Three workers were detained Friday after ICE (Immigration and Customs Enforcement) agents pulled into the hiring site and demanded identification and papers from those present. While some workers were lucky enough to walk away, those who remained were fingerprinted and processed. Their fate was decided in an instant, without any warning.
“I wanted to leave, but they grabbed me by the arm and immediately asked for my identification,” said Aristides Banegas, who witnessed the raid.
He told reporters that ICE agents exited a blue Ford Explorer and warned the men not to move.
“I showed them my state ID and they told me to move along. I saw them take at least one of my friends who didn’t have papers, and they chained his arms and legs and put him into a car,” Banegas said in Spanish.
He spoke Tuesday at a press conference organized by the Latino Union of Chicago and Organized Communities Against Deportations (OCAD).
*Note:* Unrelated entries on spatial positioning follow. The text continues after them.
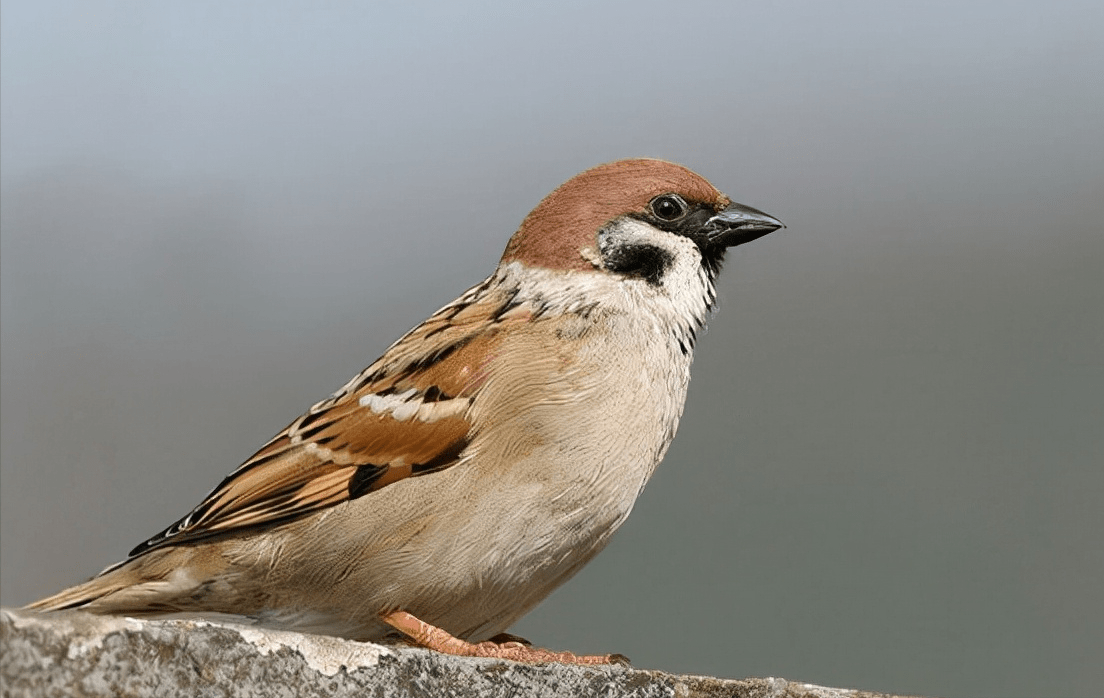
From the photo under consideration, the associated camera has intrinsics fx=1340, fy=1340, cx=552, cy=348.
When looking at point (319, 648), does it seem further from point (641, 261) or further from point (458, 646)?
point (641, 261)

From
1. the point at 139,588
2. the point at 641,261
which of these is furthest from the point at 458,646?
the point at 641,261

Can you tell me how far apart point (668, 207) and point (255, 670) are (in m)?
1.65

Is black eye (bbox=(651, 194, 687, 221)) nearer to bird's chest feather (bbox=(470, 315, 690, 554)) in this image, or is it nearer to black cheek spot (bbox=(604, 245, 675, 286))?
black cheek spot (bbox=(604, 245, 675, 286))

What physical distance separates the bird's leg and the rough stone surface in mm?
297

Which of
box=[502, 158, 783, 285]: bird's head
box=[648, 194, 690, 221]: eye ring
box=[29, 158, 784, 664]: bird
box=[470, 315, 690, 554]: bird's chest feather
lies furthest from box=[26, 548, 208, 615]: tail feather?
box=[648, 194, 690, 221]: eye ring

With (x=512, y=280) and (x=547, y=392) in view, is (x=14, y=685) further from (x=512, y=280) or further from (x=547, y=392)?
(x=512, y=280)

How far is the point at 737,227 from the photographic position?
3092 millimetres

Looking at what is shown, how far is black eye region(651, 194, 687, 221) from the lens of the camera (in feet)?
10.0

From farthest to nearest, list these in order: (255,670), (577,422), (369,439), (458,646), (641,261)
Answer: (641,261) < (369,439) < (577,422) < (458,646) < (255,670)

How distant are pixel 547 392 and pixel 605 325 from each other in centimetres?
24

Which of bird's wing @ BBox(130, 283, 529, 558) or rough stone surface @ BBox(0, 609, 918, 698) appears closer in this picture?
rough stone surface @ BBox(0, 609, 918, 698)

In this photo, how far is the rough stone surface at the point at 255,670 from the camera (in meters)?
1.50

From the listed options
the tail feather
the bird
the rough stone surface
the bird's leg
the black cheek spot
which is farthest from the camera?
the black cheek spot

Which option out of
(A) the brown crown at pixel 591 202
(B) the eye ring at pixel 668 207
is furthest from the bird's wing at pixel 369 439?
(B) the eye ring at pixel 668 207
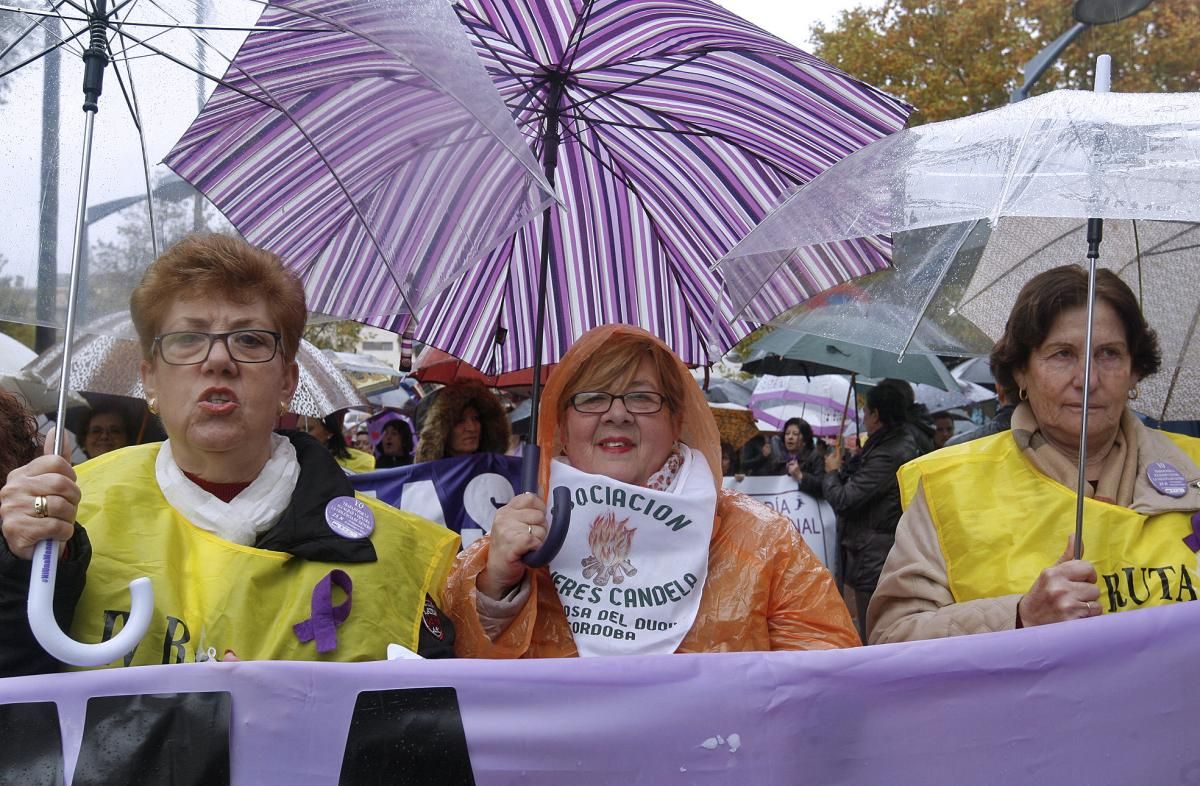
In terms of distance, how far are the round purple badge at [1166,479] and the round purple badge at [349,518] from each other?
6.29 ft

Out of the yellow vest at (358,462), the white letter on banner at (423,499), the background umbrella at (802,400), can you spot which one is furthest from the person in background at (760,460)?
the white letter on banner at (423,499)

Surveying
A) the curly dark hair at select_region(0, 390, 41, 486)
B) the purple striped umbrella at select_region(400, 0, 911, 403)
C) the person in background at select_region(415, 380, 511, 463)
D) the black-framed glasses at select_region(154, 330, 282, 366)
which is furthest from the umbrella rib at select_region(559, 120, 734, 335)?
the person in background at select_region(415, 380, 511, 463)

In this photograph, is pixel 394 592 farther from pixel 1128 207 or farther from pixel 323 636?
pixel 1128 207

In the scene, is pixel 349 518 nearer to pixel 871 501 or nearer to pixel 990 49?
pixel 871 501

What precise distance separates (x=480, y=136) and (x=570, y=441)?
2.76 feet

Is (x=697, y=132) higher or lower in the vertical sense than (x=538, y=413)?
higher

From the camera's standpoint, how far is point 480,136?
2.68 meters

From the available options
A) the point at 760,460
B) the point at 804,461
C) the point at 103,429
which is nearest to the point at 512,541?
the point at 103,429

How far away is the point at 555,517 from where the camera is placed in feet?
9.01

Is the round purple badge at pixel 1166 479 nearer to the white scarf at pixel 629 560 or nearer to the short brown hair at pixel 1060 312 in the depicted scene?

They were joined by various other supporting organizations, including the Chicago Teachers Union (CTU), the Illinois Coalition for Immigrant and Refugee Rights (ICIRR) and Mujeres Latinas en Acción.
The groups accuse ICE of overstepping its bounds.
ICE claims that operations like the one that took place Friday help to improve public safety.
“ICE routinely conducts targeted enforcement operations to arrest those who fall within our enforcement priorities, including convicted criminals and gang members,” said ICE spokeswoman Gail Montenegro.
According to a 2014 memorandum from the Department of Homeland Security (DHS), enforcement and removal policies are meant to prioritize national security, public safety and border security.
“While conducting a law enforcement operation targeting specific gang members in Chicago, an ICE officer and an ICE special agent made three arrests on Friday, and later released one individual after it was determined that he did not fall within ICE enforcement priorities,” Montenegro said.
But activists believe other forces may be at play.
“We have been seeing that around the city of Chicago ICE is actually targeting places where Latino communities usually gather,” said Analía Rodríguez, executive director of the Latino Union of Chicago. “What we’re really doing is denouncing the steps that ICE is taking regarding the racial profiling of our community and targeting places where specifically Latino men are gathering and looking for work.”
Rodríguez said her organization will file an official request with the DHS Office for Civil Rights and Civil Liberties, asking for an investigation into possible civil rights violations, “specifically the violation of these workers’ Fourth Amendment rights,” which bar unlawful searches and seizures.
“We’re also filing a Freedom of Information Act (FOIA) request to the Chicago Police Department to discover if local police knew about the raids that took place, in addition to filing a prosecutorial discretion request with ICE to demand the release of the detained workers and that their cases be closed, as well as an update on the status of the detained workers,” Rodríguez told reporters.
Speaking at the press conference, Banegas said he was happy for the support he saw there. Attendees burst into chants of “Ni Una Más” (“Not One More,” in Spanish) and applauded and cheered cars honking their horns in support as they passed. Still, he said, he’d like to see more.
“In the 23 years that I have been here looking for work, I’ve seen my friends lose their lives and their limbs,” Banegas said. “I would like all of our public officials to speak on our behalf.”